Data items:
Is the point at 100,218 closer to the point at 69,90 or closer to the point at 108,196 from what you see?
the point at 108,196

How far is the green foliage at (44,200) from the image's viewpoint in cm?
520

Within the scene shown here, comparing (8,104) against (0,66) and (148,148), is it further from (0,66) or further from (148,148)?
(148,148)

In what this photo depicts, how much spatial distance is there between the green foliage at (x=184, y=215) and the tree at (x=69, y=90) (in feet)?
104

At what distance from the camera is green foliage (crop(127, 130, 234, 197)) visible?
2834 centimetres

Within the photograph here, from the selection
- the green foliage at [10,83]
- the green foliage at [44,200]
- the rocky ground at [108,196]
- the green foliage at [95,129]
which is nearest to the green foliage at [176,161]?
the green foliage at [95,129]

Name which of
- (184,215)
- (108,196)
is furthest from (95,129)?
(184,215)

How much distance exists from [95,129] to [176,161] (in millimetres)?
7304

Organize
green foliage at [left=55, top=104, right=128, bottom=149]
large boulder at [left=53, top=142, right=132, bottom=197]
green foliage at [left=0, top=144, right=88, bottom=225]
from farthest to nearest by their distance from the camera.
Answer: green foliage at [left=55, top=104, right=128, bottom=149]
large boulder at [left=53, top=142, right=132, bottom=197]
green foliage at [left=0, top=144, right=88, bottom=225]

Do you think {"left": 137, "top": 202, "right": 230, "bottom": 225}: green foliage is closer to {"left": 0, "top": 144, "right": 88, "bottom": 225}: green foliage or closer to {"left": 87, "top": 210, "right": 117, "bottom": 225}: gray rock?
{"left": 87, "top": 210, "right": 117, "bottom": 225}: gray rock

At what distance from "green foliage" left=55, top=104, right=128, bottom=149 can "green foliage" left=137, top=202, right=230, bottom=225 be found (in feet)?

Set exercise:
Reproduce the items word for word, beginning at the line that contains "Within the scene" and continuing through the end of the items.

Exercise output:
Within the scene shown here, comparing (8,104) against (0,66) and (148,148), is it further from (0,66) or further from (148,148)?
(148,148)

In what this photo depicts, how much spatial distance is there between the green foliage at (x=184, y=215) and the tree at (x=69, y=90) (in feet)?
104

At what distance from the camera is green foliage (crop(127, 130, 234, 197)) visible?
2834 centimetres

Within the photograph here, from the selection
- the green foliage at [10,83]
- the green foliage at [44,200]
- the rocky ground at [108,196]
- the green foliage at [95,129]
which is nearest to the green foliage at [176,161]?
the green foliage at [95,129]

Name which of
- (184,215)
- (108,196)
is furthest from (95,129)?
(184,215)

How much distance exists from [95,129] to [176,161] (in millimetres)?
7304

Organize
green foliage at [left=55, top=104, right=128, bottom=149]
large boulder at [left=53, top=142, right=132, bottom=197]
green foliage at [left=0, top=144, right=88, bottom=225]
from farthest to nearest by their distance from the camera.
Answer: green foliage at [left=55, top=104, right=128, bottom=149]
large boulder at [left=53, top=142, right=132, bottom=197]
green foliage at [left=0, top=144, right=88, bottom=225]

Do you think {"left": 137, "top": 202, "right": 230, "bottom": 225}: green foliage is closer to {"left": 0, "top": 144, "right": 88, "bottom": 225}: green foliage or closer to {"left": 87, "top": 210, "right": 117, "bottom": 225}: gray rock?
{"left": 87, "top": 210, "right": 117, "bottom": 225}: gray rock

At what distance from "green foliage" left=55, top=104, right=128, bottom=149 can "green foliage" left=137, top=202, right=230, bottom=225 be found (in feet)?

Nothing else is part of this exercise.